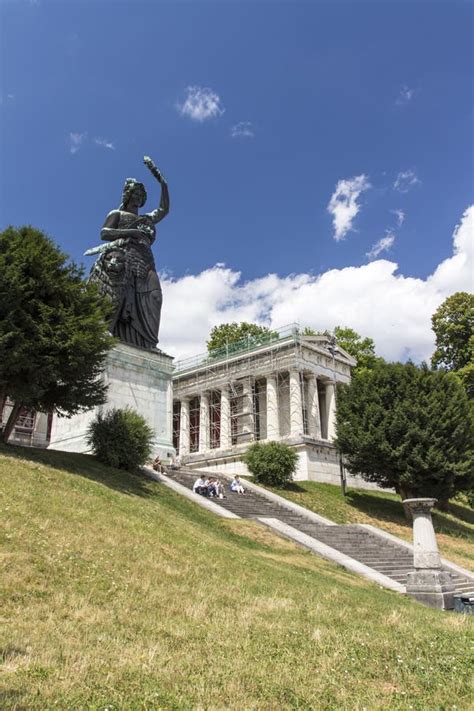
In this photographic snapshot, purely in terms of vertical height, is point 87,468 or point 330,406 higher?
point 330,406

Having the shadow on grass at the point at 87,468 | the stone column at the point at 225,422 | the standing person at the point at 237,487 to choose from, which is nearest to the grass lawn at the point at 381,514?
the standing person at the point at 237,487

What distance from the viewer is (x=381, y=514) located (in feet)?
101

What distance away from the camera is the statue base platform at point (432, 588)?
43.2ft

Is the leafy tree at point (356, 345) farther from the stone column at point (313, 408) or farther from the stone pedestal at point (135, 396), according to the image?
the stone pedestal at point (135, 396)

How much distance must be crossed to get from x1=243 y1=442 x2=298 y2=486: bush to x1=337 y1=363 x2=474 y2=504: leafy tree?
12.3 ft

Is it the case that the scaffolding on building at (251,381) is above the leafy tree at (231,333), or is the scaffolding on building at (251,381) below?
below

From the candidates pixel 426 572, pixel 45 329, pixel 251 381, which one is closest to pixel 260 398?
pixel 251 381

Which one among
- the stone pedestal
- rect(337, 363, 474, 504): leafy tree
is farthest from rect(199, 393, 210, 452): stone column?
the stone pedestal

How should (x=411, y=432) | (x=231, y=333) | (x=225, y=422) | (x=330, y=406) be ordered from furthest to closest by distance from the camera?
(x=231, y=333), (x=225, y=422), (x=330, y=406), (x=411, y=432)

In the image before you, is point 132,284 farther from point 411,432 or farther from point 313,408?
point 313,408

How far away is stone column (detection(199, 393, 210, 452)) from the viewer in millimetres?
48531

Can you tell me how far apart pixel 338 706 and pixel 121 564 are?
18.7ft

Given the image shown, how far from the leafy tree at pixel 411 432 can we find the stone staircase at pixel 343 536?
6906 millimetres

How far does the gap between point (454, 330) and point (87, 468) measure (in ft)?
122
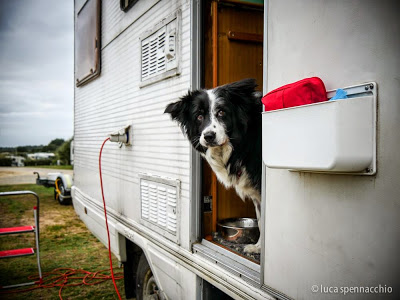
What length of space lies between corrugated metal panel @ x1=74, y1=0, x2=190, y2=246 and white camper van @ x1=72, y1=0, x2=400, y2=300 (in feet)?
0.06

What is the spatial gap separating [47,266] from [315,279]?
515 centimetres

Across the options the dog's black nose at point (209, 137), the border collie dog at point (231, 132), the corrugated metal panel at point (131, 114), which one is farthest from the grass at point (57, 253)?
the dog's black nose at point (209, 137)

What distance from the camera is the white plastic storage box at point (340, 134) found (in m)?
1.07

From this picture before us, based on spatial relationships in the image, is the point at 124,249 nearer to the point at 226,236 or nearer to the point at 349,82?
the point at 226,236

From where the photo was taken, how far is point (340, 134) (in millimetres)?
1070

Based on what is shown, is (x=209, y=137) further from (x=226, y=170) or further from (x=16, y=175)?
(x=16, y=175)

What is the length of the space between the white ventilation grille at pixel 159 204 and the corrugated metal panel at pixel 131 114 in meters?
0.12

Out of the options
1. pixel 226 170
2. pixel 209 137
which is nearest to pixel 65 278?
pixel 226 170

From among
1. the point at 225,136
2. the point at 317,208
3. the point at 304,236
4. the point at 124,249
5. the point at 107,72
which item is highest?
the point at 107,72

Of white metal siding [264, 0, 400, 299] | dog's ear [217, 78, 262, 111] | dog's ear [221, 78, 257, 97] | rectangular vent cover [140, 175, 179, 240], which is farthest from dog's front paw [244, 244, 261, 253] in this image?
dog's ear [221, 78, 257, 97]

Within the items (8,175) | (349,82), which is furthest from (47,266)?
(8,175)

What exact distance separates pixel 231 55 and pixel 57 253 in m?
5.00

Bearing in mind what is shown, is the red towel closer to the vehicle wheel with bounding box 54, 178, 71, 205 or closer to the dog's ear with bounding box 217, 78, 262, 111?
the dog's ear with bounding box 217, 78, 262, 111

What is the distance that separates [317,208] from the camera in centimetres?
131
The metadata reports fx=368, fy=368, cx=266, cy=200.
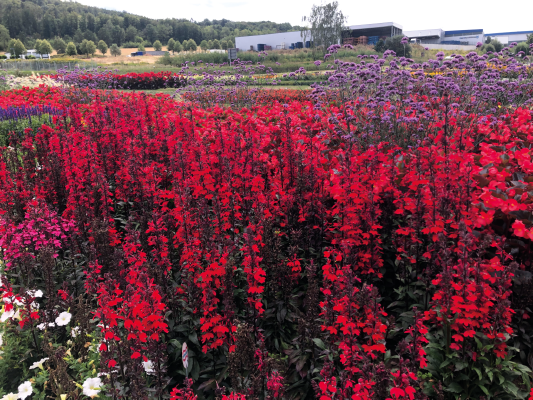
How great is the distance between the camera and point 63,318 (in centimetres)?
345

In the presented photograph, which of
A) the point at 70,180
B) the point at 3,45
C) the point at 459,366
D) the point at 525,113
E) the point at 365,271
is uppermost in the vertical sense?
the point at 3,45

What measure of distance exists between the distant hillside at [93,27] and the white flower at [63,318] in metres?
102

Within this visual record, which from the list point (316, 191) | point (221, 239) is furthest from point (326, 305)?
point (316, 191)

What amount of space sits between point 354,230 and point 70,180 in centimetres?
340

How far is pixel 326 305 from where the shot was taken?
2842 mm

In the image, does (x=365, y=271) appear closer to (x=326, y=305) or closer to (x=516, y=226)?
(x=326, y=305)

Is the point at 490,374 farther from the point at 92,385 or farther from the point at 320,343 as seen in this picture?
the point at 92,385

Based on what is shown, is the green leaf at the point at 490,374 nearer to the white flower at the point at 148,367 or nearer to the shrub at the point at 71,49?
the white flower at the point at 148,367

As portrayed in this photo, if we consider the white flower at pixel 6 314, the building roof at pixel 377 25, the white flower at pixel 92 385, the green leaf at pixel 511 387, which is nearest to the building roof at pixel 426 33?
the building roof at pixel 377 25

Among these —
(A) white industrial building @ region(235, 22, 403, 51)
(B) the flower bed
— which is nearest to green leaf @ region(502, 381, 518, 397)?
(B) the flower bed

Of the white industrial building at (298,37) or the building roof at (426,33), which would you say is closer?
the white industrial building at (298,37)

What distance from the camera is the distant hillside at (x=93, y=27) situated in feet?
347

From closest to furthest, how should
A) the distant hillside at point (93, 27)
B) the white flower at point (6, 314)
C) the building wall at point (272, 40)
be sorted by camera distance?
1. the white flower at point (6, 314)
2. the building wall at point (272, 40)
3. the distant hillside at point (93, 27)

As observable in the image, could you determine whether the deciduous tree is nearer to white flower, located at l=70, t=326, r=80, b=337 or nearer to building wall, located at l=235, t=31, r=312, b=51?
building wall, located at l=235, t=31, r=312, b=51
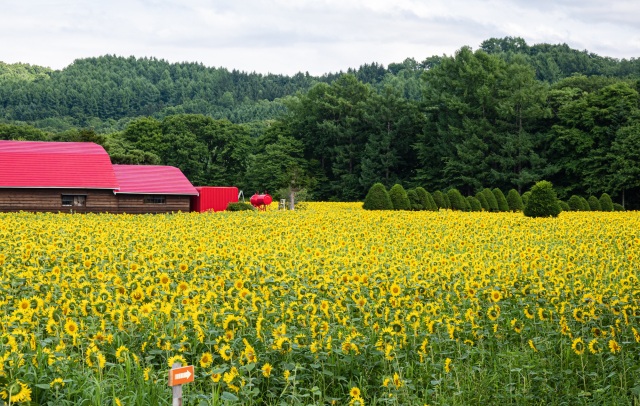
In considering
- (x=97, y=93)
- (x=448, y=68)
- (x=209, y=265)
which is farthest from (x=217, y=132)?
(x=209, y=265)

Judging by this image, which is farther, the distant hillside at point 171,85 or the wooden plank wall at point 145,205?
the distant hillside at point 171,85

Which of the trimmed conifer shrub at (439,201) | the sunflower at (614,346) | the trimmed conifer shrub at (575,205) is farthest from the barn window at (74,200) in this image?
the sunflower at (614,346)

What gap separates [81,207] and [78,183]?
129 cm

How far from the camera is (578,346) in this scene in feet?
25.9

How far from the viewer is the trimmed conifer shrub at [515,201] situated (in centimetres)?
4006

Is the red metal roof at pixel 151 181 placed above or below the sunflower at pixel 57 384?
above

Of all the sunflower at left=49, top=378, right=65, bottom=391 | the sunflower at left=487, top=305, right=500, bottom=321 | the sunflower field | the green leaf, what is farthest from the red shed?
the green leaf

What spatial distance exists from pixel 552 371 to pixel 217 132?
215 ft

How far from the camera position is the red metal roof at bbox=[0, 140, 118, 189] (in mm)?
36750

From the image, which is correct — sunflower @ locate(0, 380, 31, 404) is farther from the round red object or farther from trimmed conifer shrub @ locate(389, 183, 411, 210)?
the round red object

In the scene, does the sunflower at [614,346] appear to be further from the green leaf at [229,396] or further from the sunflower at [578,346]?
the green leaf at [229,396]

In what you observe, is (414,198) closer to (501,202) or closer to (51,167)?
(501,202)

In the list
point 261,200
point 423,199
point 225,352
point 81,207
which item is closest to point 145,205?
point 81,207

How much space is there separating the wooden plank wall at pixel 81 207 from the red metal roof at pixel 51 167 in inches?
19.7
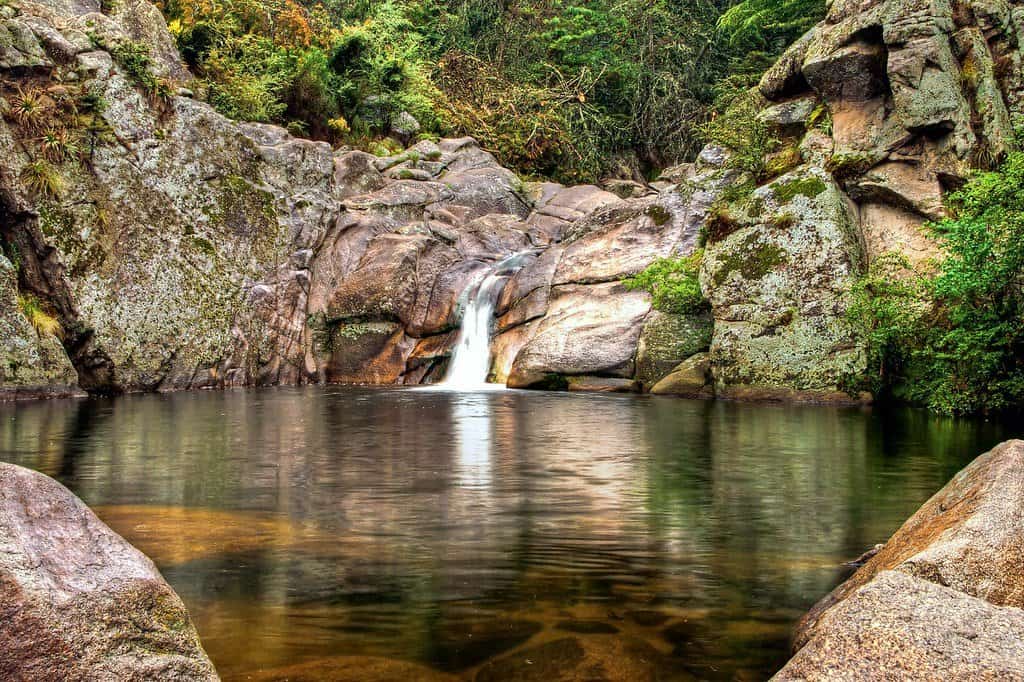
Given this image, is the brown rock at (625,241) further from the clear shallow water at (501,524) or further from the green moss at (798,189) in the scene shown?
the clear shallow water at (501,524)

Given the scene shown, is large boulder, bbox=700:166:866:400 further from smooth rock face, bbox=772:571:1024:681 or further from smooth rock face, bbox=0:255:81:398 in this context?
smooth rock face, bbox=772:571:1024:681

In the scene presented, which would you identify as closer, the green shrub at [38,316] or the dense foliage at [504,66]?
the green shrub at [38,316]

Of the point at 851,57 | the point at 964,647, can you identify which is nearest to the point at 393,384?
the point at 851,57

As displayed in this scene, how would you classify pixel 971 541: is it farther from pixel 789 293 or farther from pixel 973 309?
pixel 789 293

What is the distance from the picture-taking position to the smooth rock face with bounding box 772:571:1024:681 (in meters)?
2.33

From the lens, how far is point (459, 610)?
4020 mm

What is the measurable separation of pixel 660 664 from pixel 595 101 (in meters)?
35.9

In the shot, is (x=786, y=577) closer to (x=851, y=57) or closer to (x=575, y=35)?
→ (x=851, y=57)

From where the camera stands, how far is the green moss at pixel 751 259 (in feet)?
54.7

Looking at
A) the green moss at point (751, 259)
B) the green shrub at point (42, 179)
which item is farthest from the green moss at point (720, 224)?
the green shrub at point (42, 179)

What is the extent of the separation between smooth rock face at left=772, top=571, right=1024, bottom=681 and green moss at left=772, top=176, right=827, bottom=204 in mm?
15200

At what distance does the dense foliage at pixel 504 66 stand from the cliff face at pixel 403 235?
3472mm

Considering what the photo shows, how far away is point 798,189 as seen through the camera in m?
17.0

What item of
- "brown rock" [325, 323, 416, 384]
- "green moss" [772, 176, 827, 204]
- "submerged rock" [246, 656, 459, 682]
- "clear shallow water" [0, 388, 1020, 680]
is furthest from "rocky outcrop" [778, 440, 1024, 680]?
"brown rock" [325, 323, 416, 384]
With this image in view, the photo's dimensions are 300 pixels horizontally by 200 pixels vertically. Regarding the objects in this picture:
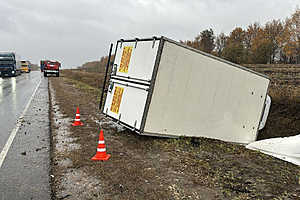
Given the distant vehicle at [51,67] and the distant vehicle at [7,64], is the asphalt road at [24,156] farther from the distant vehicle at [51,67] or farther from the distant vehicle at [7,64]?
the distant vehicle at [51,67]

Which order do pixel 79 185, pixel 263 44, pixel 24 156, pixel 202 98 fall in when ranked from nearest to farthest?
pixel 79 185 < pixel 24 156 < pixel 202 98 < pixel 263 44

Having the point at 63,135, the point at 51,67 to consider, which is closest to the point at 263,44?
the point at 51,67

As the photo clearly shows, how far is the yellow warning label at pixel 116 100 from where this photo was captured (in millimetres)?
6906

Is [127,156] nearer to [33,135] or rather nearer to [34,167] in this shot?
[34,167]

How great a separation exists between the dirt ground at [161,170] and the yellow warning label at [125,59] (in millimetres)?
2003

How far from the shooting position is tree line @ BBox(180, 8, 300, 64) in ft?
131

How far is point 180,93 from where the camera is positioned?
19.5ft

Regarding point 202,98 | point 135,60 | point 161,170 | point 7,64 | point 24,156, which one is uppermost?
point 135,60

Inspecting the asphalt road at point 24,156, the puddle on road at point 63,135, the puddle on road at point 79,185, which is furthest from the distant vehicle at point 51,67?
the puddle on road at point 79,185

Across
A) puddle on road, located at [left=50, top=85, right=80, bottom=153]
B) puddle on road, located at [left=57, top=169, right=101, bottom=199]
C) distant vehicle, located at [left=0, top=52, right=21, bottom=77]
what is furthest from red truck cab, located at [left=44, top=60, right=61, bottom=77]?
puddle on road, located at [left=57, top=169, right=101, bottom=199]

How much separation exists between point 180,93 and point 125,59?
219cm

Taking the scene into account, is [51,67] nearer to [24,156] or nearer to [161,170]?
[24,156]

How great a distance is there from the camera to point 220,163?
16.0 feet

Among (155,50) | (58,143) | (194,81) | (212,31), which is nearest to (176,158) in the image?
(194,81)
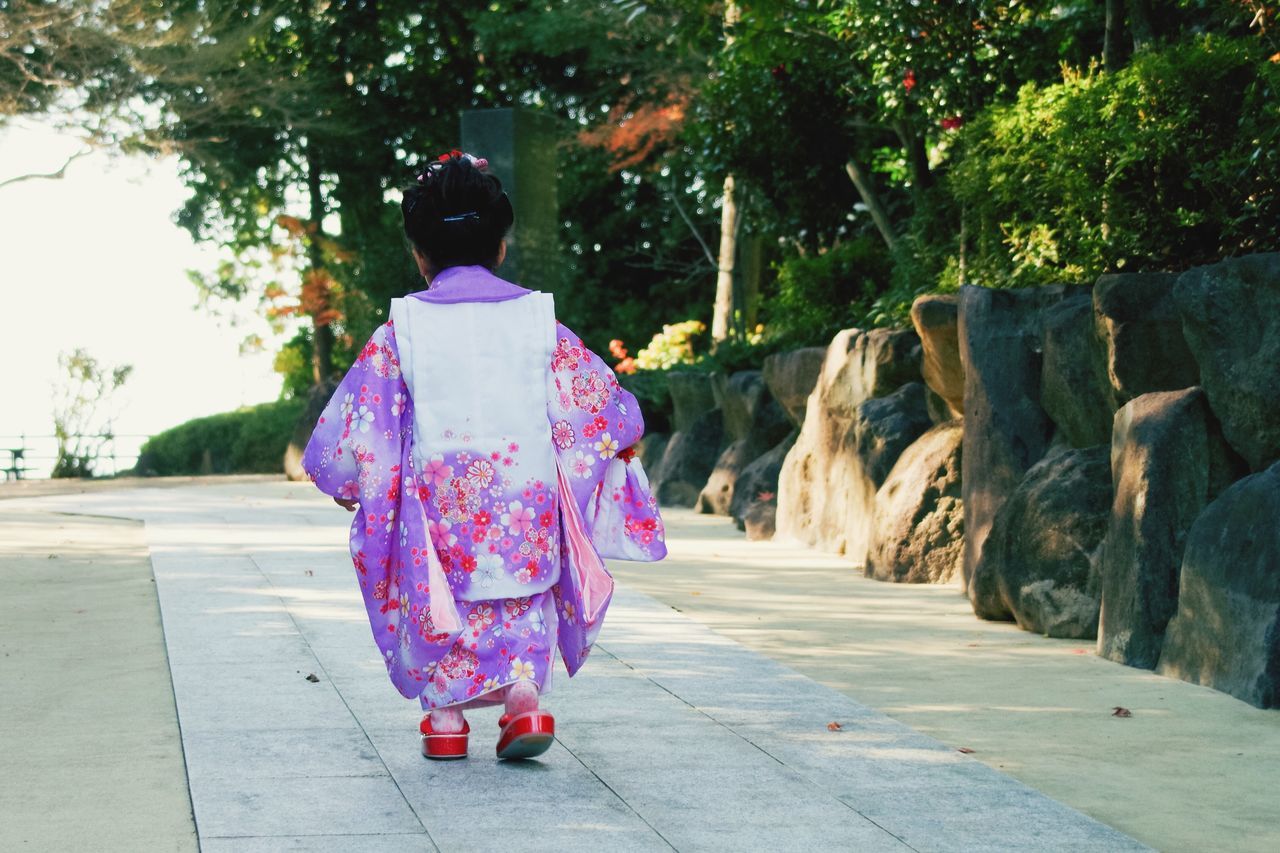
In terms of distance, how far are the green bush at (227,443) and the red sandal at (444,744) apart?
63.6 feet

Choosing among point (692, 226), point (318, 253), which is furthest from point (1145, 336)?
point (318, 253)

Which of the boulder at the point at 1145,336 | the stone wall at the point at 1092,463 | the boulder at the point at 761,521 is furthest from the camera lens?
the boulder at the point at 761,521

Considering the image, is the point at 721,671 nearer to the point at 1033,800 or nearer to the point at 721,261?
the point at 1033,800

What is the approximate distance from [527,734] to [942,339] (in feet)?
16.0

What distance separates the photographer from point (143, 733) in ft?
14.6

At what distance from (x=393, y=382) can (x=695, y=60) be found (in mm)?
15702

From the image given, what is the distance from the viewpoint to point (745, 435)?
1330 centimetres

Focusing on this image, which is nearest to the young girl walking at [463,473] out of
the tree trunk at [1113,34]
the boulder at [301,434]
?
the tree trunk at [1113,34]

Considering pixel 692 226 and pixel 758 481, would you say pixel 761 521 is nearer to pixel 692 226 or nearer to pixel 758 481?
pixel 758 481

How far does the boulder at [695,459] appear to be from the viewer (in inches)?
563

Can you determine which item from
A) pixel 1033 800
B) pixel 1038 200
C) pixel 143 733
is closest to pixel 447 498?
pixel 143 733

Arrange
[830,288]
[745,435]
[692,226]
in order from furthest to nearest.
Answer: [692,226] < [830,288] < [745,435]

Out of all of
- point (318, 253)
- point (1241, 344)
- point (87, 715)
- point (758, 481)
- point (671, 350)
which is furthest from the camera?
point (318, 253)

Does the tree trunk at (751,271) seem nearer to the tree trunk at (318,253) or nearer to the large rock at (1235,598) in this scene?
the tree trunk at (318,253)
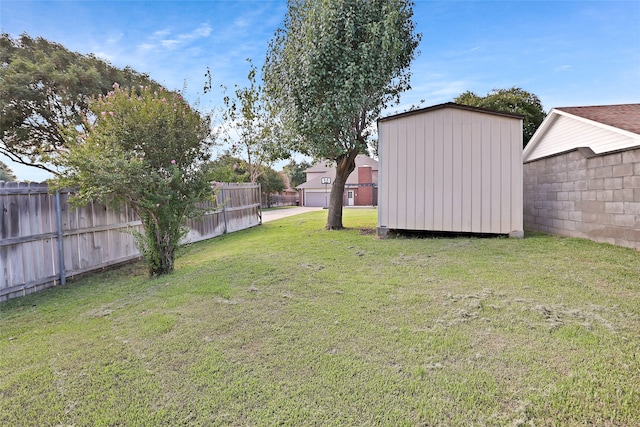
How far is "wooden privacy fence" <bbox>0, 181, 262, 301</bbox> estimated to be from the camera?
14.2ft

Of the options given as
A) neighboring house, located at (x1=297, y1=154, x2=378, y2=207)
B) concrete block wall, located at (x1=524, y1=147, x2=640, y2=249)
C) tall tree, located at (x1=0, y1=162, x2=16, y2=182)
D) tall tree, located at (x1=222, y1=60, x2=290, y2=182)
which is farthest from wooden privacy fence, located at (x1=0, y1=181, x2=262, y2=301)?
neighboring house, located at (x1=297, y1=154, x2=378, y2=207)

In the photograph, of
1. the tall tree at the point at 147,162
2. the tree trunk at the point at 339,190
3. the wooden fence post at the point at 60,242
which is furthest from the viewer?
the tree trunk at the point at 339,190

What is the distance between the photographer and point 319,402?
1.85m

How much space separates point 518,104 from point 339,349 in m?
21.1

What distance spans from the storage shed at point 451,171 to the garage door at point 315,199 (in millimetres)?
25003

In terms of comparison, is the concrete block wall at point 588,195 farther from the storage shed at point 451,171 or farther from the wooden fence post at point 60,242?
the wooden fence post at point 60,242

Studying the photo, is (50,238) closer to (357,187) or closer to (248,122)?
(248,122)

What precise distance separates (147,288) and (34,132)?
53.6ft

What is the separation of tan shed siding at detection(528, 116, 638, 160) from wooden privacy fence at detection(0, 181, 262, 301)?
10.9m

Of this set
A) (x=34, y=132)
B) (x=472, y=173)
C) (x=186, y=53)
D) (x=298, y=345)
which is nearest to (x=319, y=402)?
(x=298, y=345)

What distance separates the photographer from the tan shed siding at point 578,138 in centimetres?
840

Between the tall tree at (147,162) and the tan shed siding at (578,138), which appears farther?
the tan shed siding at (578,138)

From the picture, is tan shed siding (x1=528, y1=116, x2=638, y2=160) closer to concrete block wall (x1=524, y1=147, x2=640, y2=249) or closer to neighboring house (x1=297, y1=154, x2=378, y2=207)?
concrete block wall (x1=524, y1=147, x2=640, y2=249)

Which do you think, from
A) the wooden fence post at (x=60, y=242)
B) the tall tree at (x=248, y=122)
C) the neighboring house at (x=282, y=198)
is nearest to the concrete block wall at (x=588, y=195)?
the wooden fence post at (x=60, y=242)
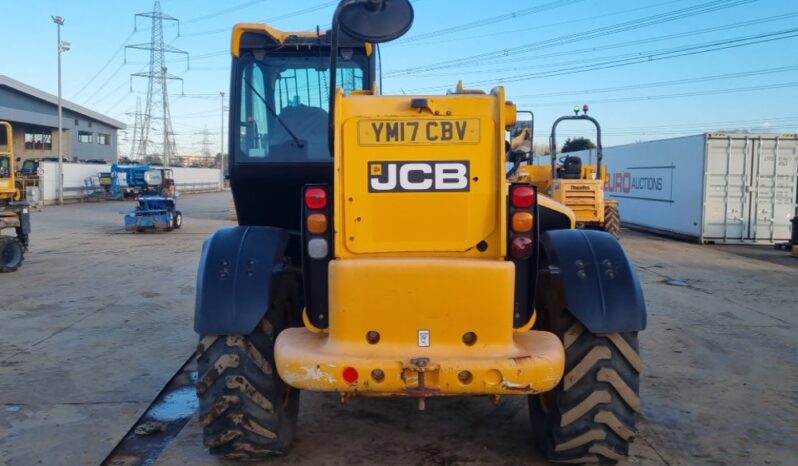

• • • •

Set down the entries word for word, from the start of the entries through the line containing "515 centimetres", leaving out the pictures.

== Response to the exercise ==
In this photographic snapshot, purely in terms of vertical height, is point 87,468 or point 330,406 higher?
point 330,406

Having the shadow on grass at the point at 87,468 | the stone column at the point at 225,422 | the standing person at the point at 237,487 to choose from, which is nearest to the grass lawn at the point at 381,514?
the standing person at the point at 237,487

What distance from the viewer is (x=381, y=514) located (in feet)?
101

What distance away from the camera is the statue base platform at point (432, 588)?
43.2ft

Is the leafy tree at point (356, 345) farther from the stone column at point (313, 408) or farther from the stone pedestal at point (135, 396), according to the image?
the stone pedestal at point (135, 396)

How much distance must be crossed to get from x1=243 y1=442 x2=298 y2=486: bush to x1=337 y1=363 x2=474 y2=504: leafy tree?
12.3 ft

Is it the case that the scaffolding on building at (251,381) is above the leafy tree at (231,333), or is the scaffolding on building at (251,381) below?
below

From the candidates pixel 426 572, pixel 45 329, pixel 251 381, which one is closest to pixel 260 398?
pixel 251 381

Which one among
- the stone pedestal
- rect(337, 363, 474, 504): leafy tree
is farthest from rect(199, 393, 210, 452): stone column?
the stone pedestal

How should (x=411, y=432) | (x=231, y=333) | (x=225, y=422) | (x=330, y=406) be ordered from furthest to closest by distance from the camera?
(x=231, y=333), (x=225, y=422), (x=330, y=406), (x=411, y=432)

In the image before you, is point 132,284 farther from point 411,432 or farther from point 313,408?
point 313,408

How far away is stone column (detection(199, 393, 210, 452)) from the viewer in millimetres?
48531

Can you tell me how far apart pixel 338 706 and pixel 121 564 are?
18.7ft

Given the image shown, how far from the leafy tree at pixel 411 432 can we find the stone staircase at pixel 343 536?
6906 millimetres

How far does the gap between point (454, 330) and point (87, 468) measure (in ft)?
122
What length of space lies between corrugated metal panel @ x1=74, y1=0, x2=190, y2=246 and white camper van @ x1=72, y1=0, x2=400, y2=300 (in feet)?
0.06

What is the spatial gap separating [47,266] from [315,279]?
515 centimetres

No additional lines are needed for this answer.